友の会土器ドキクラブでは、当館に寄贈された和口遺跡採集の旧石器時代の石器の整理をしています。和口遺跡は、僧都川の支流である和口川のほぼ中流右岸の低丘陵上、南宇和郡愛南町御荘和口の通称「西の駄馬」に所在しています。昭和61年に、ここでナイフ形石器等数百点の遺物が採集されたのを契機に、翌年新聞紙上で遺物発見の報道がなされ、旧石器時代の遺跡として周知されるようになります。
昨年12月16日、その見識を深めるため、講師に㈶愛媛県埋蔵文化財調査センターの多田仁氏を招き、平城交流センターで和口遺跡とその遺物について解説していただいた後、実際に和口遺跡を訪ねました。

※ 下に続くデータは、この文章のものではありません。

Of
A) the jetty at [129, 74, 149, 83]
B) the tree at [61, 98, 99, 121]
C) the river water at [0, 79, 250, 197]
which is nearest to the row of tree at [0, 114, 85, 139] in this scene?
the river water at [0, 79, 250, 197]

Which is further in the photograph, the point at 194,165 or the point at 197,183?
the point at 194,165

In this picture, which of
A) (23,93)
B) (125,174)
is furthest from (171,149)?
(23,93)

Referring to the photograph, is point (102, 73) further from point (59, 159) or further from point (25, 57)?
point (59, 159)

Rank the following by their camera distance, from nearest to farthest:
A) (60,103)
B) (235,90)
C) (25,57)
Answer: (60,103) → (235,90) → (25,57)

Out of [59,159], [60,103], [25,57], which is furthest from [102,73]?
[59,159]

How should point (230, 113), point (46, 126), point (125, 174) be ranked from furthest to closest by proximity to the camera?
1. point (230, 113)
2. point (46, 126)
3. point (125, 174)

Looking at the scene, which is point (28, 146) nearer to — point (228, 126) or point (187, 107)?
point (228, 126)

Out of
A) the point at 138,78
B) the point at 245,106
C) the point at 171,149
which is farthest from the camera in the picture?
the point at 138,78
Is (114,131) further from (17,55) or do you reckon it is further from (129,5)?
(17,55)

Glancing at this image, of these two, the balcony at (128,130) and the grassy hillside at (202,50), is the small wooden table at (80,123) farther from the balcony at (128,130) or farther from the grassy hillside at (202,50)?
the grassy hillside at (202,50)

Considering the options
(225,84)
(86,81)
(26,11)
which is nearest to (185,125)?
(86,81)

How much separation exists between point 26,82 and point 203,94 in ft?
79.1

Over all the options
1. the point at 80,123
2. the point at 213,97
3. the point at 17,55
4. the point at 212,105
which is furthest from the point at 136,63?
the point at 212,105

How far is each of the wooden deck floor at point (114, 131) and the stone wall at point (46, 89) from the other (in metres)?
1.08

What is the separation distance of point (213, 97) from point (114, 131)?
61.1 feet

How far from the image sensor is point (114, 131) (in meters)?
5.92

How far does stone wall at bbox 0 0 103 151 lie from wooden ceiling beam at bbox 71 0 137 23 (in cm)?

多田氏によると、「和口遺跡の石器には主に頁岩(けつがん)とよばれるこの近辺で取れる石が材料として用いられているが、石器の製作技術には、瀬戸内技法(備讃瀬戸地域で発達した2万年前の石器製作技術)で製作されたナイフ形石器や翼状剥片が存在している。このことから、現在の香川県あたりにいた旧石器時代人が和口まで移動してきたと考えられる。」ということでした。参加者は、氏の話を興味深く聞き、熱心にメモを取ったり、質問したりしていました。
その後、交流センター内に展示してある平城貝塚出土遺物を見学し、昼食をはさんで、和口遺跡にむかいました。




和口遺跡に着くと、石器を探してみることにしました。




20分くらい探した結果、7点の石器が拾えました(ただの石は、これの10倍ほど拾いましたが…)。これらの石器は、愛南町教育委員会におわたししました。
この後、和口川に行って頁岩を拾い、その場で多田氏に石器の製作実演をしていただきました。


土器ドキクラブ員にとっては、愛南の旧石器にふれ、とても充実した1日でした。